Del mismo modo, podemos presenciar a otro apóstol retratado por Ribera en El martirio de San Felipe, donde las leyes del decoro nos lo muestran instantes antes de ser torturado. Es aquí donde podemos encontrar a un pintor maduro y luminoso, liberado en cierta forma de la oscuridad tenebrista anterior, con una paleta verdaderamente colorida, que ayuda a soportar la visión dolorosa del santo previa a la muerte.
Pero Ribera no sólo se queda en lo religioso, sino que también sorprende en temáticas profanas, como la que tiene lugar en La mujer barbuda, donde lo que con el tiempo se convertirá en uno de los fenómenos de feria típicos tendrá en esta época condición de prodigio o milagro: una mujer con vello en el rostro da de mamar a su hijo. No se trata pues de un hombre, sino de una mujer con nombre y apellido: Maddalena Ventura, el “milagro de la naturaleza” como lo denominó Ribera. Un siglo después, otra mujer llamada Mary Toft alcanzaría fama por dar a luz a 17 conejos (aunque luego se demostró que se trataba de una falsedad), siendo retratada por el gran artista inglés William Hogart. También en asuntos mitológicos destacó Ribera, con cuadros como Sileno ebrio, cuya asociación con Baco nos lleva a otra imagen como la de Los borrachos de Velázquez. Así también, impresiona la serie de telas sobre los suplicios de Gigantes de la mitología griega como Ticio, Ixión, Sísifo o Tántalo.
También resulta muy llamativo su personaje de El patizambo, pordiosero de anatomía desproporcionada que sonríe con su rostro poco agraciado mientras sostiene un papel con la leyenda en latín: “Deme una limosna, por amor de Dios”. Una imagen que nos remite fácilmente a la del pícaro del Siglo de Oro español, y que nos habla del compromiso de Ribera con las clases humildes y su representación fidedigna. Algo que también haría Velázquez con sus enanos, por los que sentiría una gran ternura, dignificándolos al ponerlos parejos con personajes de la realeza o la nobleza.
No me gustaría finalizar este recorrido por el museo riberiano sin citar su serie sobre “Los sentidos”. Resulta encomiable la forma en que el pintor es capaz de materializar conceptos tan abstractos como son “la vista”, “el oído”, “el gusto”, “el olfato” o “el tacto”. Utilizando nuevamente “modelos de la calle”, sitúa a personajes cuya representación llega hasta la cintura, interactuando con una serie de elementos cotidianos ofrecidos en distintas mesas y que podían poseerse en viviendas de la época. Todos ellos nos invitan a ir descifrando el tema escogido de forma magistral.
Por todo esto, no sólo vale la pena visitar y revisitar a Ribera, sino que resulta fundamental para comprender una buena parte de nuestra cultura, historia y sociedad, y conocer una etapa como la del barroco desde una mirada única y sorprendente.
——
### ACTIVIDAD 1
Transcribe del fragmento sobre Ribera el pasaje que va desde "También resulta muy" hasta "o la nobleza.", ambos incluidos.
### ACTIVIDAD 2
Según el fragmento sobre Ribera, ¿cómo se llamaba la mujer retratada en La mujer barbuda?
Responde basándote solo en lo que dice el fragmento.
——
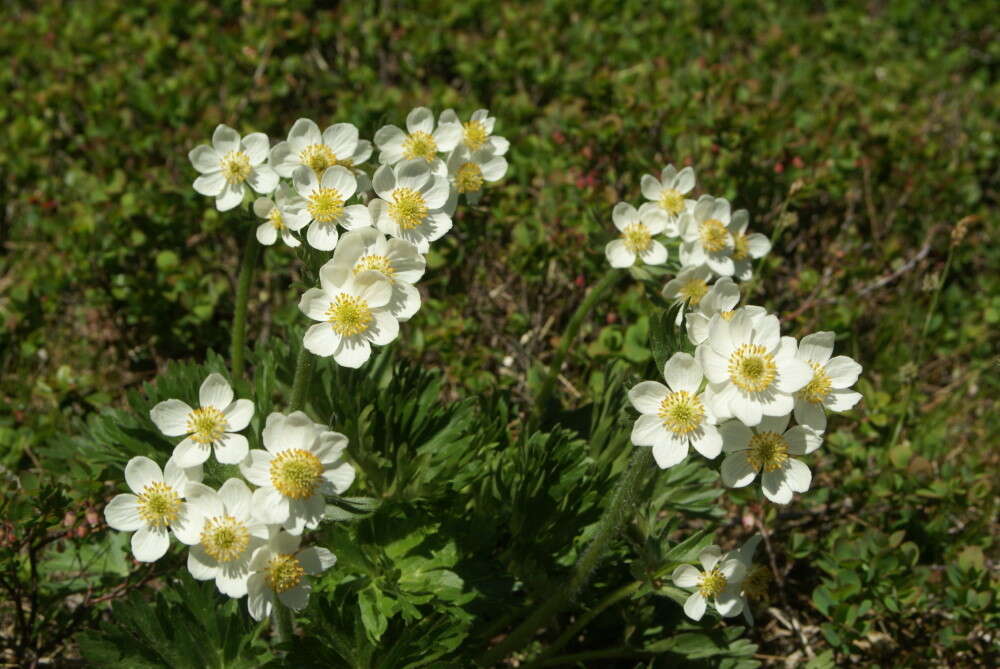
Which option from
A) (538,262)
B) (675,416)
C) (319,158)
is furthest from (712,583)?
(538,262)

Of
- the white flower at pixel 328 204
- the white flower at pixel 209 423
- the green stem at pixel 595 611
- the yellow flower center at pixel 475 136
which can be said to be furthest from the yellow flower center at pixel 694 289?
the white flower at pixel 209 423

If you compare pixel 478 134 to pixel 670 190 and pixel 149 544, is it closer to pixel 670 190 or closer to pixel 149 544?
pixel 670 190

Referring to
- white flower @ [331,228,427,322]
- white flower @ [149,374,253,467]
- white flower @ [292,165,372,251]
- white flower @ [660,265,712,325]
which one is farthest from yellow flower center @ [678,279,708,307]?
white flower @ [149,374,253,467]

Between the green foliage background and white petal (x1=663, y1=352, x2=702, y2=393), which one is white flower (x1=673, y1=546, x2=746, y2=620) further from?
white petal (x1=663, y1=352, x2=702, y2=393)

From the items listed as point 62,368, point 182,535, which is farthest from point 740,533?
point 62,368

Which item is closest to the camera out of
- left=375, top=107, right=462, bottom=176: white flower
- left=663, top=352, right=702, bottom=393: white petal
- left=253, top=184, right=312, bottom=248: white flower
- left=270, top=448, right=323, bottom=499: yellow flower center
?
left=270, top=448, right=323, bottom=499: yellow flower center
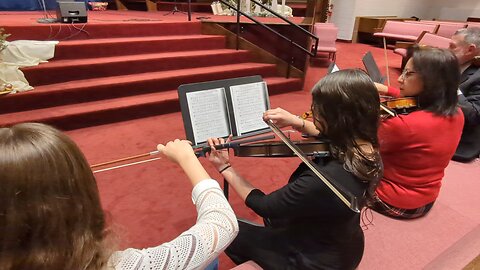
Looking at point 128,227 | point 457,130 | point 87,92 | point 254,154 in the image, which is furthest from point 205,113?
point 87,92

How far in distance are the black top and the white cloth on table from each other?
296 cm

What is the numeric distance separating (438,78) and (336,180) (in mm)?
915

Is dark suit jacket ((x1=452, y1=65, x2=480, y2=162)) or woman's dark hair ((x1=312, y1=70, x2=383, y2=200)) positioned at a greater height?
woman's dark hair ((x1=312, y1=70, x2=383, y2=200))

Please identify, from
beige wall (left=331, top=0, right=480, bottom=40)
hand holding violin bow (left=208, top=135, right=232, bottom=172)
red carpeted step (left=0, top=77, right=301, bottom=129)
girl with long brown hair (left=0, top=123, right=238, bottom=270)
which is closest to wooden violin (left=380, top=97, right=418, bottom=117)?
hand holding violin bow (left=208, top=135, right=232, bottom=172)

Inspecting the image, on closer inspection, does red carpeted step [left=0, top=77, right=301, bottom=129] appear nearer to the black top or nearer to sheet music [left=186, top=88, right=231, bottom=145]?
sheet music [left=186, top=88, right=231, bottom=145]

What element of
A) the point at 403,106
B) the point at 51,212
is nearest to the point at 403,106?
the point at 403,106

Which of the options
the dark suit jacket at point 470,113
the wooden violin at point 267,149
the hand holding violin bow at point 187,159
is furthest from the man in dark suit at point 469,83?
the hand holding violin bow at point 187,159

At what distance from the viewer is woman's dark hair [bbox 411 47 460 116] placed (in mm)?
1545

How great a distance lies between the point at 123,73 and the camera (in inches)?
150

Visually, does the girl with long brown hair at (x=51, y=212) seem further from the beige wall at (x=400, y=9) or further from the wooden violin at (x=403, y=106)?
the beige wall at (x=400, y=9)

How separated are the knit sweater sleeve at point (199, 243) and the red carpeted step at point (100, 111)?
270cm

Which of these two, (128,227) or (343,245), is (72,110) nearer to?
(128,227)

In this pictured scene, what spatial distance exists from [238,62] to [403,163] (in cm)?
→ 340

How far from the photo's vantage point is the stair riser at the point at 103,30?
——
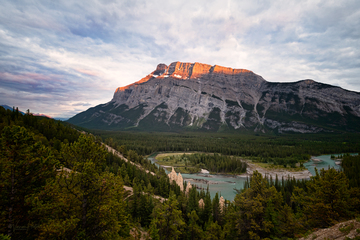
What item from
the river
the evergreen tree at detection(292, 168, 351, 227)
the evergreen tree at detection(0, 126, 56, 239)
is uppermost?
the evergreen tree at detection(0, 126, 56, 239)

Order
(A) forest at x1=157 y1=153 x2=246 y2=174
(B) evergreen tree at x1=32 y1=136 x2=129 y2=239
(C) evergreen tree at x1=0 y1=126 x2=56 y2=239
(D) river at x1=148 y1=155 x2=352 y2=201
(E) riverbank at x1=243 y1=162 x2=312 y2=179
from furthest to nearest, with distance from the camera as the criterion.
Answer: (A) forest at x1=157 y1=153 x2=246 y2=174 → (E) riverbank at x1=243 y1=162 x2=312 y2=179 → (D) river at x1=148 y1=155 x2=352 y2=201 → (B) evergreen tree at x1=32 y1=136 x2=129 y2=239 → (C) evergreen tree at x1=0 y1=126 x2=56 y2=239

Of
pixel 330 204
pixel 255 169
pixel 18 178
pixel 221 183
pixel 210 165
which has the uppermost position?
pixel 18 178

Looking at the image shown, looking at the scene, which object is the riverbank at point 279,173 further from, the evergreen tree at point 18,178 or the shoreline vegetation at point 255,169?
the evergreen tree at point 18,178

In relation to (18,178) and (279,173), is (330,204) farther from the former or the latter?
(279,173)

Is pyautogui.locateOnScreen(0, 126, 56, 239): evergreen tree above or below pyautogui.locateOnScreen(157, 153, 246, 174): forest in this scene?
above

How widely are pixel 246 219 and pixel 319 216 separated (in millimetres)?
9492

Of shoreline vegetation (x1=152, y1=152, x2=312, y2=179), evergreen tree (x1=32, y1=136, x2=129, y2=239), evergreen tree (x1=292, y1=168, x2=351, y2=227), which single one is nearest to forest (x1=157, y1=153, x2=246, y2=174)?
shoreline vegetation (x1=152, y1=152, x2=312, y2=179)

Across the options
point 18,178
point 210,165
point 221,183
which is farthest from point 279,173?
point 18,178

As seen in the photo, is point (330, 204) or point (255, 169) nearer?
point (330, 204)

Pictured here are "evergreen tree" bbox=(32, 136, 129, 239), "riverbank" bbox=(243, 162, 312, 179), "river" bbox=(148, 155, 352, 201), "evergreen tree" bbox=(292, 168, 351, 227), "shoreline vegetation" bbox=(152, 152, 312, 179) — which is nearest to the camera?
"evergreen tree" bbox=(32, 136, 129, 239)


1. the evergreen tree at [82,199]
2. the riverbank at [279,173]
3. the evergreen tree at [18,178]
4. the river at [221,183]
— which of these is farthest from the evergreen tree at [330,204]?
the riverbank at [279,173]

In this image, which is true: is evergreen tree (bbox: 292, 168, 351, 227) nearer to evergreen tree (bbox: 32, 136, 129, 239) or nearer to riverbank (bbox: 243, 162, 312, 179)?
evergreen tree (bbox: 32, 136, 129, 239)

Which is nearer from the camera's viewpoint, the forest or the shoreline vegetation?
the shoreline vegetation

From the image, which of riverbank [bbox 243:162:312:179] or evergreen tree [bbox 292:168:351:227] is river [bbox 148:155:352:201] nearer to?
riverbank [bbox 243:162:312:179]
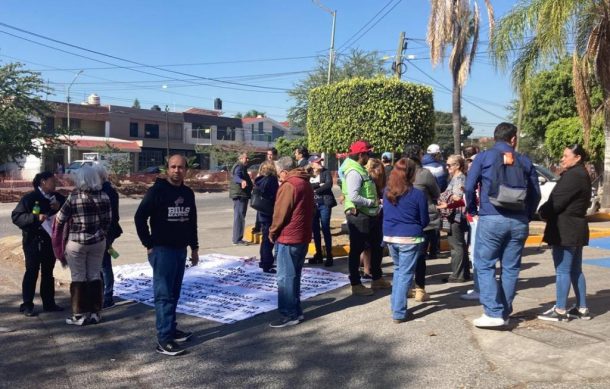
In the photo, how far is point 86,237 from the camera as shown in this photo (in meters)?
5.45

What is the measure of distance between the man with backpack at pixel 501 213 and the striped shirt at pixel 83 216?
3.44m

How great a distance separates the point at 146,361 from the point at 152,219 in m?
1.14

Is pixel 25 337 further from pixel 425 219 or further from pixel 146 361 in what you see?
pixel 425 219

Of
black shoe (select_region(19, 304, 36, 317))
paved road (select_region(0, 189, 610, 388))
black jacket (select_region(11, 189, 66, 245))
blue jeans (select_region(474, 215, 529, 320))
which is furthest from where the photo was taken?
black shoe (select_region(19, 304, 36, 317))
——
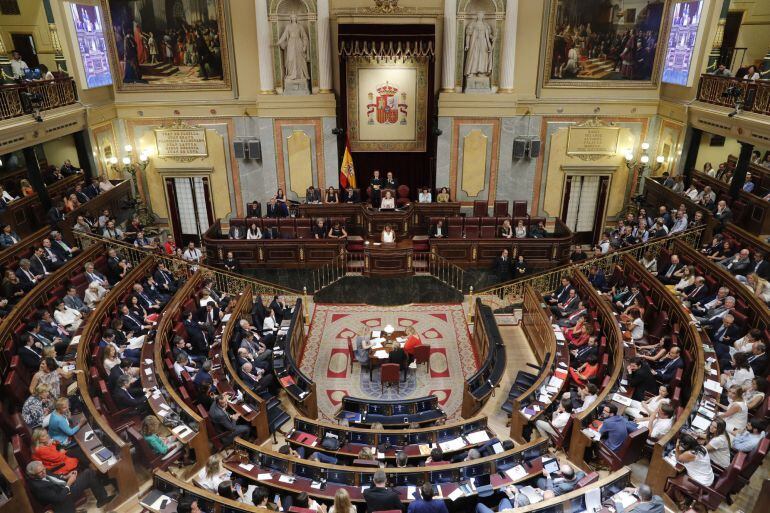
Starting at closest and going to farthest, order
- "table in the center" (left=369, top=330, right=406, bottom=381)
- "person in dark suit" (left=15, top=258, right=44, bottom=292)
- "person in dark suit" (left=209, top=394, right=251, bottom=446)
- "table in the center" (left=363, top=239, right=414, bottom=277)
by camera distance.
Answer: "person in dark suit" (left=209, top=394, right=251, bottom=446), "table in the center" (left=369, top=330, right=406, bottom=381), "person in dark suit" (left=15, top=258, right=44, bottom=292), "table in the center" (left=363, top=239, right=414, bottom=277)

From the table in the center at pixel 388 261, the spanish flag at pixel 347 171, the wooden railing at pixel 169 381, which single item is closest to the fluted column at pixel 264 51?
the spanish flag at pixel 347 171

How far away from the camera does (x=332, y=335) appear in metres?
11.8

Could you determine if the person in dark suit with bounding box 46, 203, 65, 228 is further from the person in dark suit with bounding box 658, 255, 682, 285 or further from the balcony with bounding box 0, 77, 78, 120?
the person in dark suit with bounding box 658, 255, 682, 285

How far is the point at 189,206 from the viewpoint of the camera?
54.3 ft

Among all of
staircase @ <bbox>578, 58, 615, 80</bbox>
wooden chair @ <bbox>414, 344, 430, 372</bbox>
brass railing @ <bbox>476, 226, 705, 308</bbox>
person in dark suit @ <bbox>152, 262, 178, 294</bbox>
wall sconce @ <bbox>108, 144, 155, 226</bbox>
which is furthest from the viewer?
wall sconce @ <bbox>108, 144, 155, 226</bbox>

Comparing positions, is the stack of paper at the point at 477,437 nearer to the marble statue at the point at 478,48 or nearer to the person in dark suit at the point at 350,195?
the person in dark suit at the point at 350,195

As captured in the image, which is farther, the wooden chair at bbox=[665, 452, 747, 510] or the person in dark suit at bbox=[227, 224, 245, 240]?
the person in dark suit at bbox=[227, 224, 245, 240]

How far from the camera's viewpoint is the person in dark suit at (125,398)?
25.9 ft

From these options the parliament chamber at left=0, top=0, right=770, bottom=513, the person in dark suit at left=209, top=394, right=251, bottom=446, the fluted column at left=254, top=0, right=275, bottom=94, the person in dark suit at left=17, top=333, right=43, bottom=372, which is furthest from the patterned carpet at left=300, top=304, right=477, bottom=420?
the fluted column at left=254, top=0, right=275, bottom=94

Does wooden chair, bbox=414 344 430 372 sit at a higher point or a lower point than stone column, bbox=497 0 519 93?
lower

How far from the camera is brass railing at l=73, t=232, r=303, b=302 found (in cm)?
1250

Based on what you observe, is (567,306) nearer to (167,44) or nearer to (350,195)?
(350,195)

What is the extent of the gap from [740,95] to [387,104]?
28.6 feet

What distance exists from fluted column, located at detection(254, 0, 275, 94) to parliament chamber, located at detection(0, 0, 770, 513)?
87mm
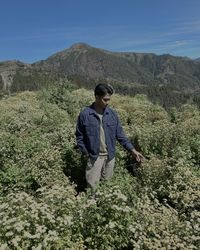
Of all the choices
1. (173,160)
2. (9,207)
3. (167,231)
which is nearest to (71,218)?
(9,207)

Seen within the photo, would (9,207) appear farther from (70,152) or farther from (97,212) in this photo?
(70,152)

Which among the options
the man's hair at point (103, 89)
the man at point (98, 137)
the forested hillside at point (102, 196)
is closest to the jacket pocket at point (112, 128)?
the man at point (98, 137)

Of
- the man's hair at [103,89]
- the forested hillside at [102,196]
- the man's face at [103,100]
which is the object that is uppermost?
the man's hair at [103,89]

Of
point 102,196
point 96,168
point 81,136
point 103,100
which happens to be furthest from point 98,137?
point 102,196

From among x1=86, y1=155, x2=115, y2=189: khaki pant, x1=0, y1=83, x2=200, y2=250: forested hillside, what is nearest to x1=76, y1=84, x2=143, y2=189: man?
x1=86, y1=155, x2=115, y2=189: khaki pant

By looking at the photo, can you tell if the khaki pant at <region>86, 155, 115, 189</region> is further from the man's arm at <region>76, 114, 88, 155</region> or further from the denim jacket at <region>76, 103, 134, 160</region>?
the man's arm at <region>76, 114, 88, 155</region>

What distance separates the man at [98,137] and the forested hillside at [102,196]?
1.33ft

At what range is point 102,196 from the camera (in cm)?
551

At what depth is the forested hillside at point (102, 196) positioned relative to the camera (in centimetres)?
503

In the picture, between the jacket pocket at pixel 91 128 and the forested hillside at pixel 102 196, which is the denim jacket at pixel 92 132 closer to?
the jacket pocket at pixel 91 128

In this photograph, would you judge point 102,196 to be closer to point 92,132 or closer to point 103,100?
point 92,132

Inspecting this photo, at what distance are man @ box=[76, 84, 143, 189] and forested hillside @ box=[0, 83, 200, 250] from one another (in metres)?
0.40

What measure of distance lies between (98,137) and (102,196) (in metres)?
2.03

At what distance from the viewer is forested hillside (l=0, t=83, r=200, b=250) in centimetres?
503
——
### RESPUESTA DEL EJERCICIO 1
También resulta muy llamativo su personaje de El patizambo, pordiosero de anatomía desproporcionada que sonríe con su rostro poco agraciado mientras sostiene un papel con la leyenda en latín: “Deme una limosna, por amor de Dios”. Una imagen que nos remite fácilmente a la del pícaro del Siglo de Oro español, y que nos habla del compromiso de Ribera con las clases humildes y su representación fidedigna. Algo que también haría Velázquez con sus enanos, por los que sentiría una gran ternura, dignificándolos al ponerlos parejos con personajes de la realeza o la nobleza.

### RESPUESTA DEL EJERCICIO 2
Maddalena Ventura.